With two words – “Team Afghanistan” – the crowd assembled in the stands at DAR Constitution Hall erupted into a deafening roar Sunday as the teen-aged girls made their way onto a sprawling stage, waving their country’s flag and donning head scarves in matching colors.Their triumphant entrance on the stage Sunday at the FIRST Global Robotics Challenge marked the end of a long and uncertain journey to the US. As of last week, their dream of traveling to what has been billed as the “Olympics of Robotics” had been shot down when their visas were denied, despite two grueling trips from their home in Herat to Kabul for interviews with the US State Department.
But after their plight made international headlines, President Trump intervened at the last minute to grant the girls passage to the US, and they arrived Saturday.
Standing in the busy hallway of Constitution Hall, while her teammates tinkered with the robot nearby, Fatemah Qaderyu said she was elated to finally make it here from her hometown in Herat, in western Afghanistan. The 14-year-old wants to study computer science when she gets older.”We feel really good that we can show our talents here,” said Fatemah. She said she hopes to show the world what girls like her are capable of: “Afghanistan is not just a place of war. Afghan girls can build robots and compete in global competitions.”
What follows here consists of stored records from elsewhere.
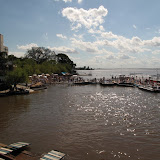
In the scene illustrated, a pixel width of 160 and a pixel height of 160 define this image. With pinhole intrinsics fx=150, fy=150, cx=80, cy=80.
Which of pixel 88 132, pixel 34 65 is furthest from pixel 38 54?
pixel 88 132

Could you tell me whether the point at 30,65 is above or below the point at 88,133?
above

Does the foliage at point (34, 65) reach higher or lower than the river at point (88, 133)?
higher

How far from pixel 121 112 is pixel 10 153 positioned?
48.7ft

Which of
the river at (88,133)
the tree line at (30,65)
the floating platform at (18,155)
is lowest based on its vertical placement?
the river at (88,133)

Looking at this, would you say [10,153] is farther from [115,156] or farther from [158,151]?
[158,151]

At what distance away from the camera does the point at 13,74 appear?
1316 inches

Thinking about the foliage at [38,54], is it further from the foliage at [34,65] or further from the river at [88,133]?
the river at [88,133]

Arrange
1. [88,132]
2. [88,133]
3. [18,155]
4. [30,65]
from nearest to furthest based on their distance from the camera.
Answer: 1. [18,155]
2. [88,133]
3. [88,132]
4. [30,65]

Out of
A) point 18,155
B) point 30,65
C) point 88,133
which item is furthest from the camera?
point 30,65

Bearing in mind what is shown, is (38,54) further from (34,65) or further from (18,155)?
(18,155)

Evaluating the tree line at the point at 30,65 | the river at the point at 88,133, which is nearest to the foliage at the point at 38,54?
the tree line at the point at 30,65

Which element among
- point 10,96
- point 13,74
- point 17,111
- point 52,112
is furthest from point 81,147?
point 13,74

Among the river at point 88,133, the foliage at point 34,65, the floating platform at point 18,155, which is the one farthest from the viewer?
the foliage at point 34,65

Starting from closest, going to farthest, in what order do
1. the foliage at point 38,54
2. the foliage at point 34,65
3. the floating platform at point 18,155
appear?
1. the floating platform at point 18,155
2. the foliage at point 34,65
3. the foliage at point 38,54
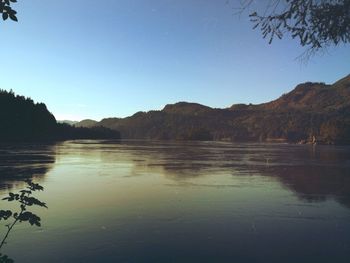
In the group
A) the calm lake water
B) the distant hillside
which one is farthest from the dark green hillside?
the calm lake water

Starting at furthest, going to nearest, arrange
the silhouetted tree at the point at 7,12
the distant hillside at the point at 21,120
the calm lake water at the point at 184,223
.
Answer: the distant hillside at the point at 21,120
the calm lake water at the point at 184,223
the silhouetted tree at the point at 7,12

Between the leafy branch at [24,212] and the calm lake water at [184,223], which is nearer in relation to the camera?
the leafy branch at [24,212]

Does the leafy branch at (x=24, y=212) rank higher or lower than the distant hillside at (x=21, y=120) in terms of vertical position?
lower

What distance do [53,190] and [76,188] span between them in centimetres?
156

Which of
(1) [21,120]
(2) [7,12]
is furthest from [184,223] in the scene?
(1) [21,120]

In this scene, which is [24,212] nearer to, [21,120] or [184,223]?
[184,223]

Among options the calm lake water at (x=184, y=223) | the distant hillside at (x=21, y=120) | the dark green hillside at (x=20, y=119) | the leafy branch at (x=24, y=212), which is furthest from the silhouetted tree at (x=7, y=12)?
the dark green hillside at (x=20, y=119)

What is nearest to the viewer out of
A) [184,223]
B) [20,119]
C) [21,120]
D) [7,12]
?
[7,12]

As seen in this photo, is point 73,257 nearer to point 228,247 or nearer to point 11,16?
point 228,247

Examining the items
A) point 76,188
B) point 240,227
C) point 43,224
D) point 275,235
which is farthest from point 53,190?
point 275,235

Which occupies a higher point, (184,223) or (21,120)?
(21,120)

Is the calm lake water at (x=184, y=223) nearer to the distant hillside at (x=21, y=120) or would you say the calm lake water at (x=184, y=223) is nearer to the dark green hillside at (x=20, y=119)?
the distant hillside at (x=21, y=120)

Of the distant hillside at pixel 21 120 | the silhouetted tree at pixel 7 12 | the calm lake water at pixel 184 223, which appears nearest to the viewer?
the silhouetted tree at pixel 7 12

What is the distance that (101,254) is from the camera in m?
10.6
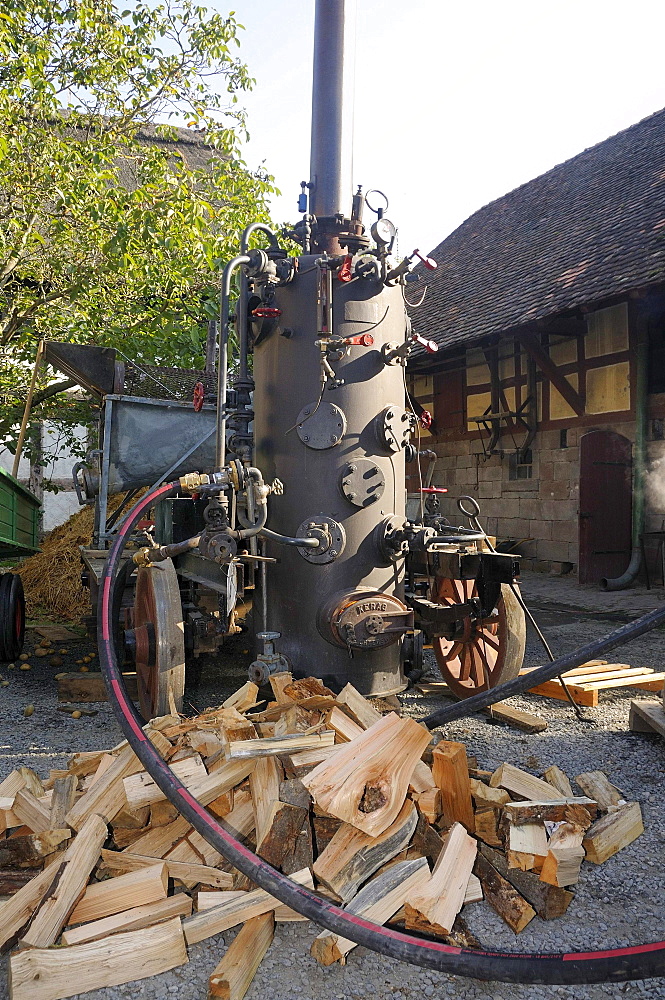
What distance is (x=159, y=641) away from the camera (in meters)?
3.62

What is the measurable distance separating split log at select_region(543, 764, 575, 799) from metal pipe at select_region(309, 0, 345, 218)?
10.1 feet

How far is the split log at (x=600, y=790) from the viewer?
9.68 feet

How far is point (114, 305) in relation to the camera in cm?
983

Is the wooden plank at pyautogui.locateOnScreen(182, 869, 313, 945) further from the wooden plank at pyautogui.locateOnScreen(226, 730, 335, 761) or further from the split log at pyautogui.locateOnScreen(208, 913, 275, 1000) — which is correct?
the wooden plank at pyautogui.locateOnScreen(226, 730, 335, 761)

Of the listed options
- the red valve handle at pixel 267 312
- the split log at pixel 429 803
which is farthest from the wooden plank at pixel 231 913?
the red valve handle at pixel 267 312

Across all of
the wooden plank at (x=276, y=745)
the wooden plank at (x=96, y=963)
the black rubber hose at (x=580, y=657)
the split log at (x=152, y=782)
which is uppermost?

The three-day competition draws teams from 157 countries – and some multinational teams representing continents. One group – Team Hope – is composed of refugees. FIRST has long hosted competitions in the US, but this is the first year it is hosting an international competition. The team representing the US is composed of three girls, who marched into the auditorium for the parade of nations to the Woody Guthrie song “This Land is Your Land.”
[These girls have built robots since they were toddlers. Now they’re competing on a world stage.]
The international nature of the competition came with complications. Besides the girls from Afghanistan, the team from Gambia also had issues with their visas, according to the Associated Press, before their applications were also ultimately approved. Because of sanctions, Global FIRST was unable to ship a robotics kit to Iran, where a group of teenagers was awaiting the parts to build a robot.
That might have spelled the end of the team’s shot of going to the world championships. But the organization introduced them to a group of teen-aged robotics enthusiasts at Marshall High in Fairfax County, Va. calling themselves Team Gryphon. The team in Iran sketched out blueprints on the computer and sent the designs to their counterparts across the ocean, and then corresponded over Skype.
Sunday, the team flew the Iranian flag at their station next to the flag of Team Gryphon – a black flag with a purple silhouette of the gryhpon – as a sign of their unlikely partnership. For Mohammadreza Karami, the team’s mentor, it was an inspiring example of cooperation.
“It’s possible to solve all of the world’s problems if we put aside our politics and focus on peace,” Karami said.
Kirsten Singer, a 16-year-old rising junior at Marshall High, said she wanted to didn’t want the team to be locked out of the competition just because of the sanctions.
“Everybody should be able to compete . . . and to learn and to use that experience for other aspects of their life,” Singer said.